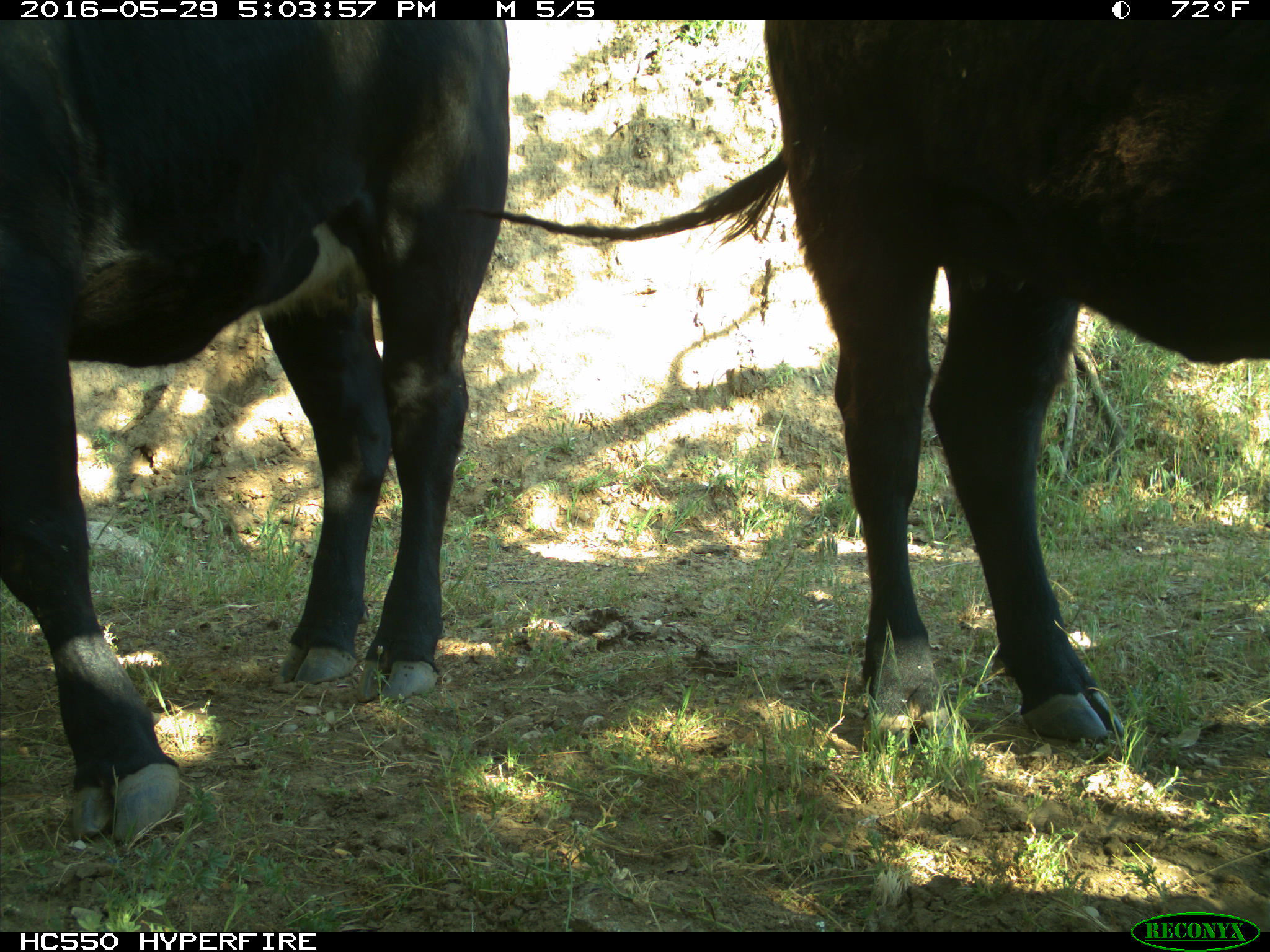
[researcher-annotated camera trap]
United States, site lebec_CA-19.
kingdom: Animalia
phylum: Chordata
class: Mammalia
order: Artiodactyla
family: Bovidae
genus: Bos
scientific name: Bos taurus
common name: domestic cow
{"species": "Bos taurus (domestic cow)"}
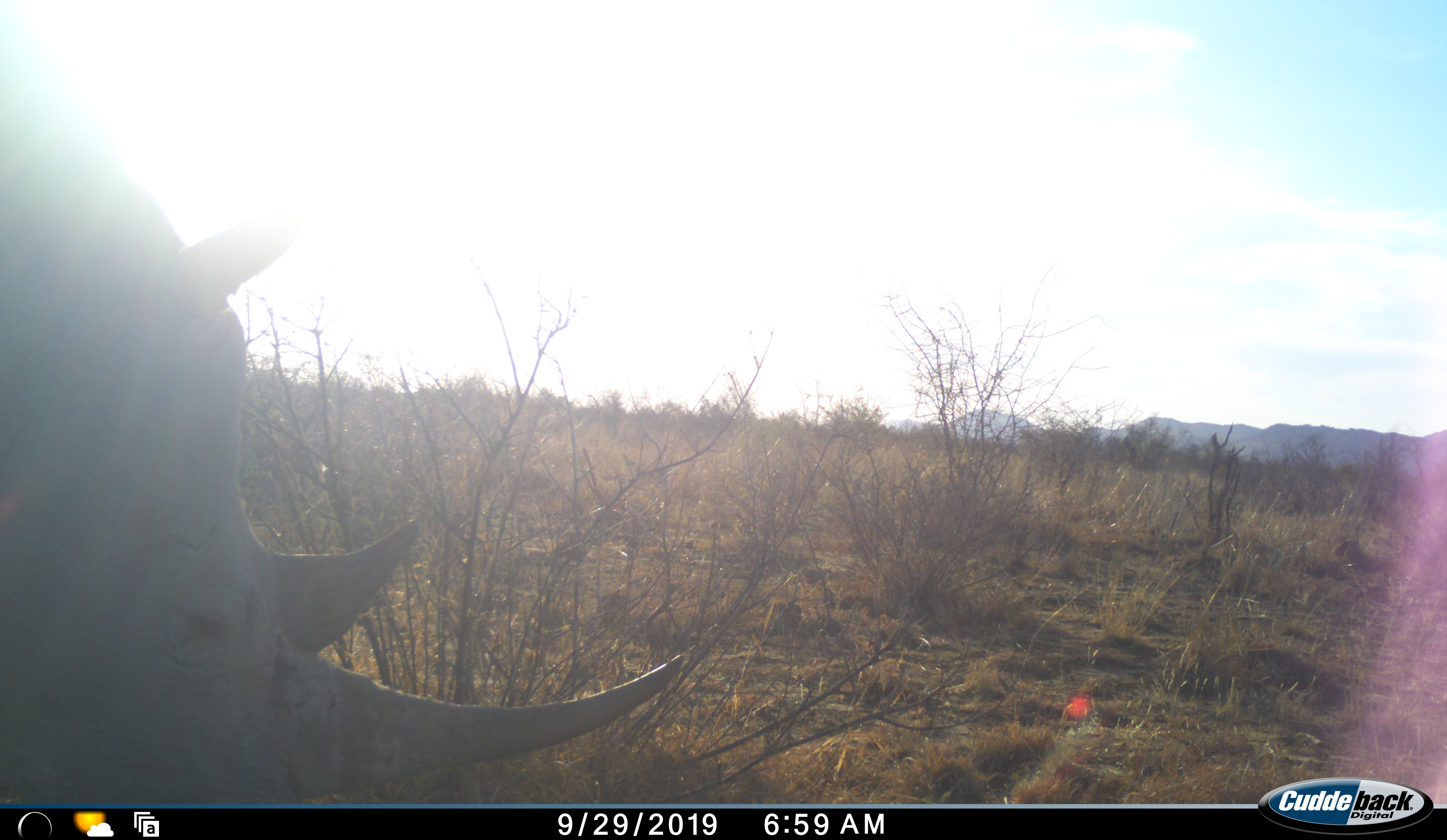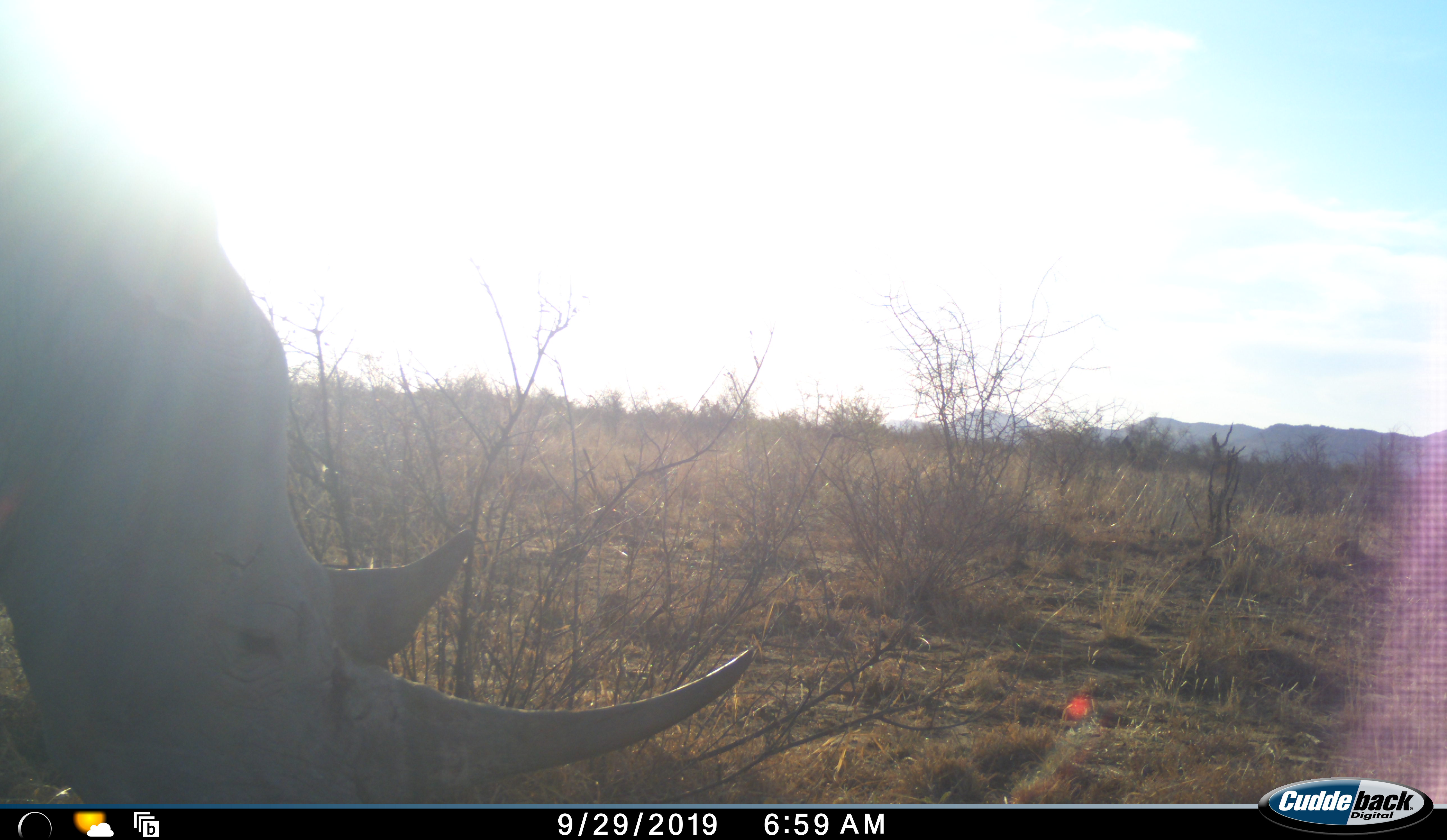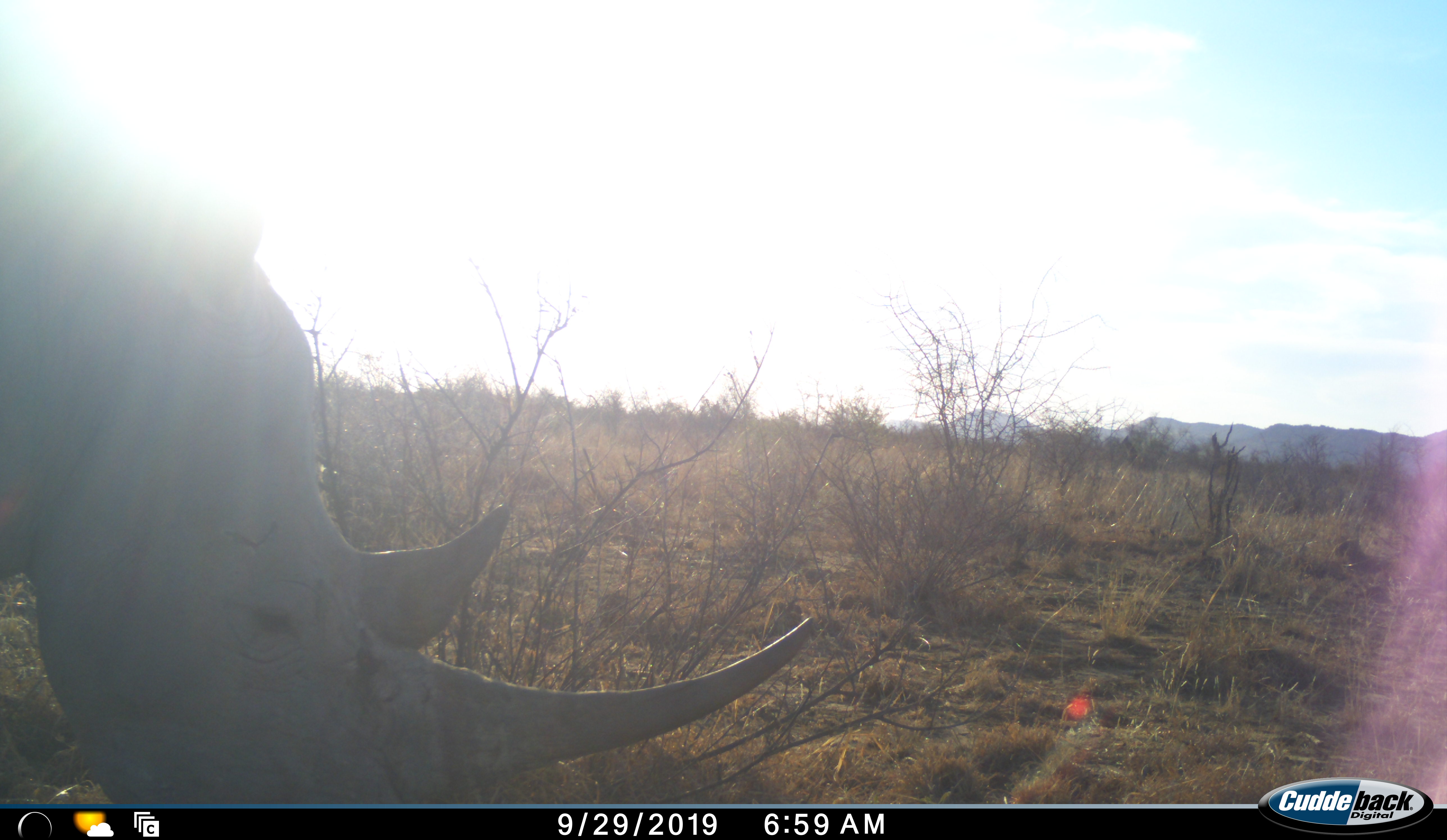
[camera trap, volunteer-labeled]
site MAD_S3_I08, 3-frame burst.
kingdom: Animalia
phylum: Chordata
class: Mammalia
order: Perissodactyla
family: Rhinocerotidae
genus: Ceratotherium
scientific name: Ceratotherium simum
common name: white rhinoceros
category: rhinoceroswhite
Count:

+ + + + +

▶ **Exercise directions**: Reproduce the data verbatim. Do not carry any picture into the copy.

▶ **Answer to the problem**:
[researcher-annotated camera trap]
United States, site lebec_CA-19.
kingdom: Animalia
phylum: Chordata
class: Mammalia
order: Artiodactyla
family: Bovidae
genus: Bos
scientific name: Bos taurus
common name: domestic cow
{"species": "Bos taurus (domestic cow)"}
[camera trap, volunteer-labeled]
site MAD_S3_I08, 3-frame burst.
kingdom: Animalia
phylum: Chordata
class: Mammalia
order: Perissodactyla
family: Rhinocerotidae
genus: Ceratotherium
scientific name: Ceratotherium simum
common name: white rhinoceros
category: rhinoceroswhite
Count:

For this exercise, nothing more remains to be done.